Compte tenu de leur formation par des instructeurs étrangers, ces groupes d'insurgés seraient-ils capables de faire la différence sur le plan militaire face à l’armée régulière ?
En tout cas, les objectifs de ladite formation, c’est effectivement une capacité opérationnelle en termes de guérilla, de guerre asymétrique. C’est pour donner un avantage opérationnel tactique à des insurgés qui, jusqu’à présent, souffraient d’un déficit d’efficacité sur le terrain, parfois.
Est-ce qu’il vous paraît vraisemblable que des éléments des forces spéciales israéliennes et jordaniennes puissent être à leurs côtés, aujourd’hui, sur le terrain ?

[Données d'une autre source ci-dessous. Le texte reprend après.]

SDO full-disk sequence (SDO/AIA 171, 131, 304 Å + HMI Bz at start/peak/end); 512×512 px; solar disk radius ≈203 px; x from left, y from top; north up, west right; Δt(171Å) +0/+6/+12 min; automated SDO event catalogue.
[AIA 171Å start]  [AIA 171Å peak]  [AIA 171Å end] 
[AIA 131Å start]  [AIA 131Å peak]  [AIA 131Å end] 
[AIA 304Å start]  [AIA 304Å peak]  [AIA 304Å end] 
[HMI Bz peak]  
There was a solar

Il faut être très clair, il n’est pas question d’envisager l’idée qu’il y ait des troupes étrangères en Syrie, tel qu’on pourrait le penser. On ne peut évidemment pas exclure, il est même vraisemblable, qu’un certain nombre d’éléments encadrent ou apportent une aide ponctuelle à ces insurgés qui sont rentrés en Syrie. De toute façon, dans ce qui est de la guerre secrète, il est très difficile de savoir exactement ce qu’il en est.
Pour être clair, on ne parle pas d’invasion d’armées étrangères en Syrie ?
Non, ça c’est totalement hors de propos. On est dans le cadre d’opérations clandestines, etc. Donc, il est vraisemblable qu’il y ait toujours dans ce cadre-là des membres des forces spéciales qui soient sur le terrain. Mais d’ailleurs, elles devaient être sur le terrain avant même la montée en puissance à la mi-août. Donc ça, ce n’est pas forcément un prisme nouveau.
D’un point de vue stratégique, le déploiement de ces groupes insurgés très entraînés dans la région de Deraa, au sud de la capitale, a-t-il pour objectif de regagner le contrôle du transport entre la Syrie et la Jordanie ?
En tout cas, [l'objectif] est certainement de mettre un pied dans un réduit territorial plus sécurisé au sud de la Syrie, à partir de Deraa. Je rappelle que Deraa était quand même l’épicentre initial de la rébellion dans la région du Horan. Et donc [l'objectif est] d’accentuer la pression via ces groupes beaucoup plus entraînés que le reste de l’ASL en montant vers la région de la capitale, notamment dans la ceinture orientale de la Ghouta et au sud, près de l’aéroport.
Peut-on qu’on imaginer que le régime syrien soit au courant de l’arrivée de ces groupes formés en Jordanie sur le sol syrien ?
J’imagine que le régime syrien dispose d’éléments que le grand public n’a pas lui-même à sa disposition. Oui, il est vraisemblable qu’il ait beaucoup d’informations là-dessus, le contraire serait étonnant.
Faut-il y voir une relation avec l’attaque à l’arme chimique qui serait survenue à la Ghouta ?
La question peut être posée dans la mesure où il y a eu une forme d’incompréhension sur l’usage supposé, non encore confirmé mais très probable, de l’arme chimique, notamment par son ampleur nouvelle. Il y a eu des précédents d’usages, mais très limités. Là, manifestement, il y a un usage beaucoup plus important.
C’est d’autant plus paradoxal qu’il y a la présence, à Damas, des inspecteurs, justement censés établir les faits sur les précédents usages de l’arme chimique. Il y a un caractère apparemment irrationnel, incompréhensible.
Je note que le discours du régime est de nier en bloc cet usage de l’arme chimique. C’est d’autant plus facile de son point de vue qu’il peut considérer que la présence même des inspecteurs invalide a priori la possibilité d’un usage en flagrance.
En revanche, ça peut éventuellement être un message destiné aux acteurs derrière le rideau, qui seraient à même de comprendre très précisément jusqu’où le régime est prêt à aller, en cas de menace sur la capitale.